Multiple archives on a single tape

It is fairly easy to write several tar archives to a single tape, one after the other, by using the Unix mt command to position the tape. You do need to be somewhat careful about where you position the tape, or you will overwrite data already on the tape. It is important to remember that whenever you write data on a tape, it effectively erases all data on the tape following that point. (It may be possible to recover files farther along on the tape, but don't count on it. If you have an accident stop writing to the tape as soon as possible and come see me.) You cannot selectively ``cut and paste'' files onto a tape the way you can with a disk (even if you are using tar to write to a disk).

Note: The device names ``0mn'' or ``nrst0'' are for ``no rewind'' tape devices. It is very important that you use ``no rewind'' devices when you are trying to put more than one tar archive on a tape. In contrast, the devices ``0m'' or ``rst0'' are ``rewind'' devices---which means that the tape will be rewound automatically after a single command is executed, whether it is a tar command or an mt command. This can cause you to overwrite data already written on the tape, so be careful to always use a ``no rewind'' device.

> [Data for review]:
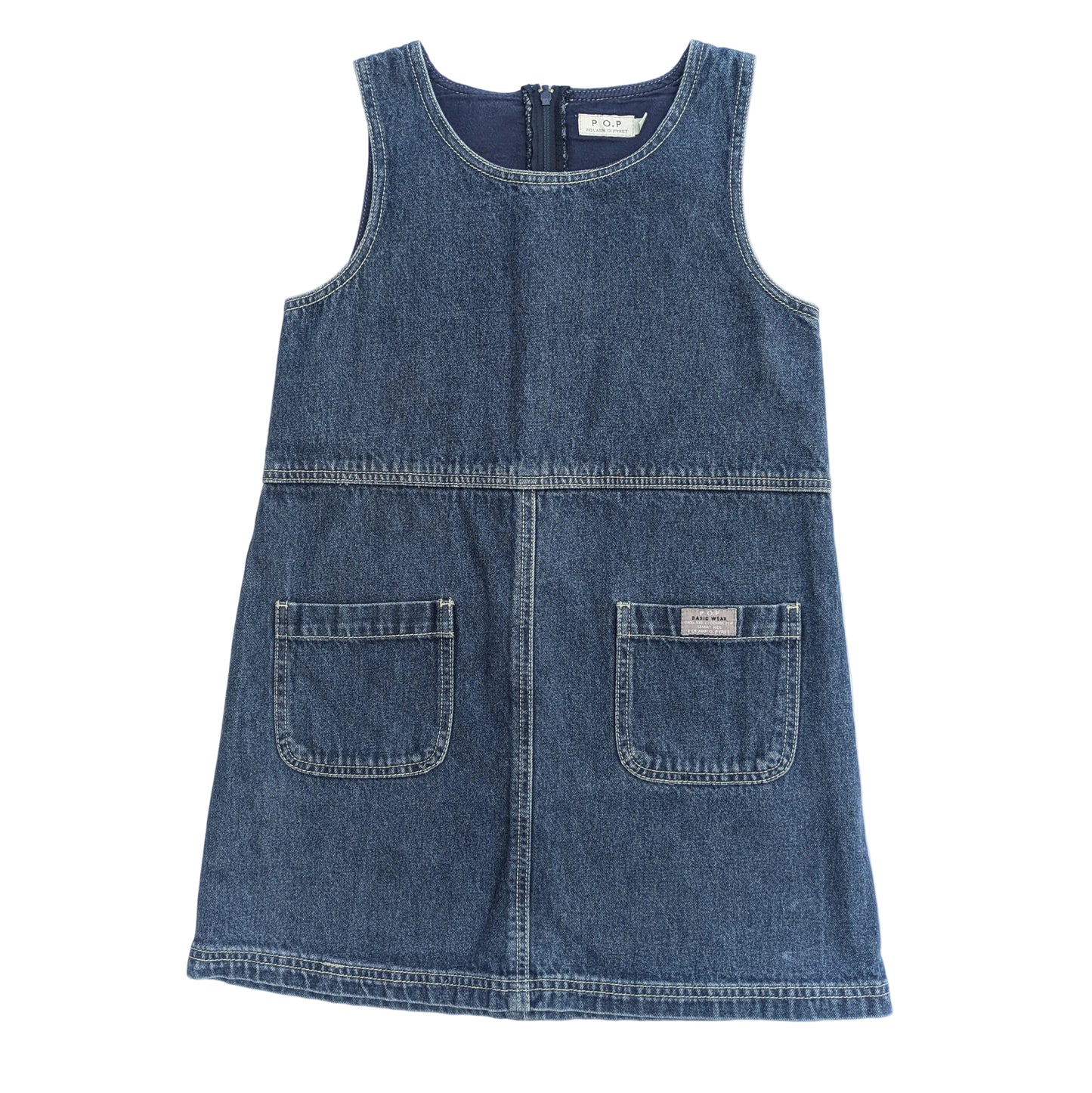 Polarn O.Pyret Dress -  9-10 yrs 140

---

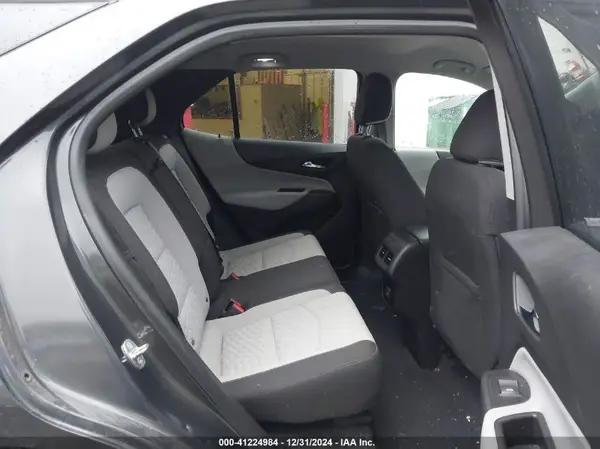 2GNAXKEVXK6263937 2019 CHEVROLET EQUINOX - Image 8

> [Exercise set]:
a – According to the text on putting several tar archives on one tape, what happens to the data following the point where you write data on a tape?
b – From the text on putting several tar archives on one tape, write out the passage starting at "It is fairly" and ending at "to a disk).".

> [Task-by-task solutions]:
a – All data on the tape following that point is effectively erased.

b –
It is fairly easy to write several tar archives to a single tape, one after the other, by using the Unix mt command to position the tape. You do need to be somewhat careful about where you position the tape, or you will overwrite data already on the tape. It is important to remember that whenever you write data on a tape, it effectively erases all data on the tape following that point. (It may be possible to recover files farther along on the tape, but don't count on it. If you have an accident stop writing to the tape as soon as possible and come see me.) You cannot selectively ``cut and paste'' files onto a tape the way you can with a disk (even if you are using tar to write to a disk).